Mounted at /content/gdrive


## Load packages

In [2]:
from tqdm.notebook import tqdm # for ipynb
import urllib.request
import pandas as pd
import gzip
import os
import pickle
import re
from bs4 import BeautifulSoup
from datetime import datetime
import gc
import multiprocessing as mp

## Define helper functions

In [3]:
def save_obj(obj, name):  # save python objects
    with open(name, 'wb') as f:
        pickle.dump(obj, f, pickle.HIGHEST_PROTOCOL)
 
 
def load_obj(name):  # load python objects
    with open(name, 'rb') as f:
        return pickle.load(f)

## Set language and words to extract

### Define Pattern to extract

In [4]:
import re
p_target = re.compile(r'wellbeing_noun=>\w+_adj')

## Get NGram Links

Get Links<br>
<b>Set Language Here</b>

In [8]:
# Set subcorpus here:
# change tag after "books/20200217/"
# Twice for the url, once for the pattern
# eng or eng-fiction or eng-us
list_url = f'http://storage.googleapis.com/books/ngrams/books/20200217/eng/eng-0-ngrams_exports.html'  # url to list with links
p_gzfile = re.compile(r'http://storage\.googleapis\.com/books/ngrams/books/20200217/eng/0-00841-of-00857\.gz')  # pattern for links to gzip files

# Downloads all links to the gzip files with starting ngram
soup = BeautifulSoup(urllib.request.urlopen(list_url).read(), 'html.parser')
links = [(a.text, a['href']) for a in soup.find_all('a') if p_gzfile.search(a['href'])]

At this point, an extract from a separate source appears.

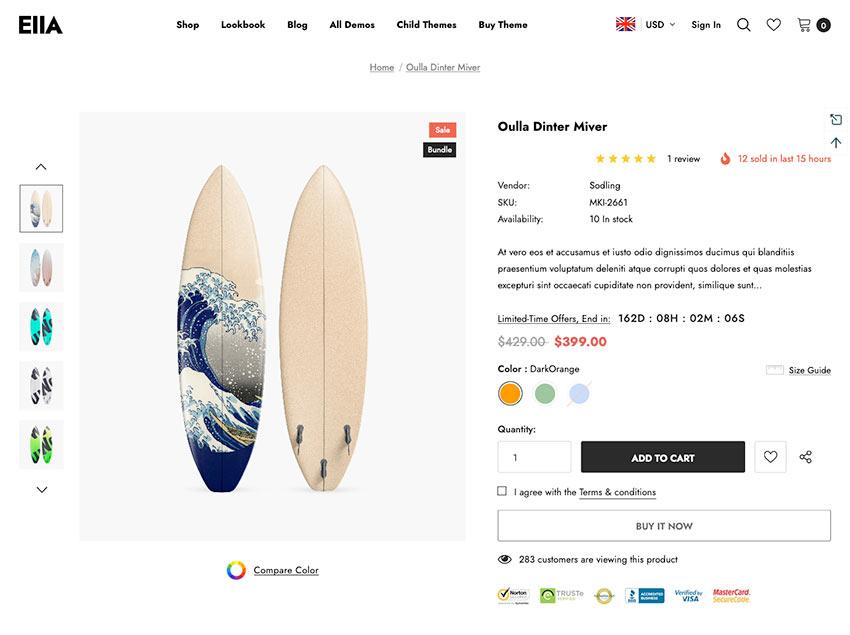Ella: Multipurpose Shopify theme product listing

print('\n'.join([' - '.join(link) for link in links[:5]]))
print(len(links))

weather_VERB=>gap - http://storage.googleapis.com/books/ngrams/books/20200217/eng/0-00841-of-00857.gz
1


# Download and Extraction

## Function

In [9]:
def download_extract(process_count, links):
    """
    This function downloads the files needed for the analysis and extracts the data
    """

    print(f'Process {process_count} started...')

    amt_files_to_dl = len(links)
    downloaded = 0
    # lines_parsed = 0

    
    # load csv with ngram counts if it already exists, otherwise create empty
    if os.path.isfile(f'ngram_checkpoint_Process{process_count}.csv'):
        ngram_df = pd.read_csv(f'ngram_checkpoint_Process{process_count}.csv')
    else:
        ngram_df = pd.DataFrame({
        'ngram': pd.Series([], dtype='str'),
        'year': pd.Series([], dtype='int'),
        'count': pd.Series([], dtype='int')
      })
    
    if os.path.isfile(f'completed_files_Process{process_count}.pkl'):
        completed_files = load_obj(f'completed_files_Process{process_count}.pkl')
    else:
        completed_files = []
    
    # Loop over links
    # start = datetime.now()
    for entry in links:
        link = entry[1]
        ngramfile = link.split('/')[-1]
        downloaded += 1
        linkstart = datetime.now()

        if ngramfile in completed_files:
        #   print(f'Process {process_count}: File {ngramfile} already downloaded and extracted\nContinuing...\n')
          continue

        # Get file size and show progress
        # site = urllib.request.urlopen(link)
        # size = site.info()["Content-Length"]
        # del site
        # gc.collect()
        # mbsize = round(int(size)/1000000, 2)
        # print(f'File: "{ngramfile}" (No. {downloaded}/{amt_files_to_dl}; Size: ~{mbsize} MB)')
        print(f'Process {process_count}: File: "{ngramfile}" (No. {downloaded}/{amt_files_to_dl})')

        # Download file
        # print('\tDownloading ...')
        urllib.request.urlretrieve(link, ngramfile)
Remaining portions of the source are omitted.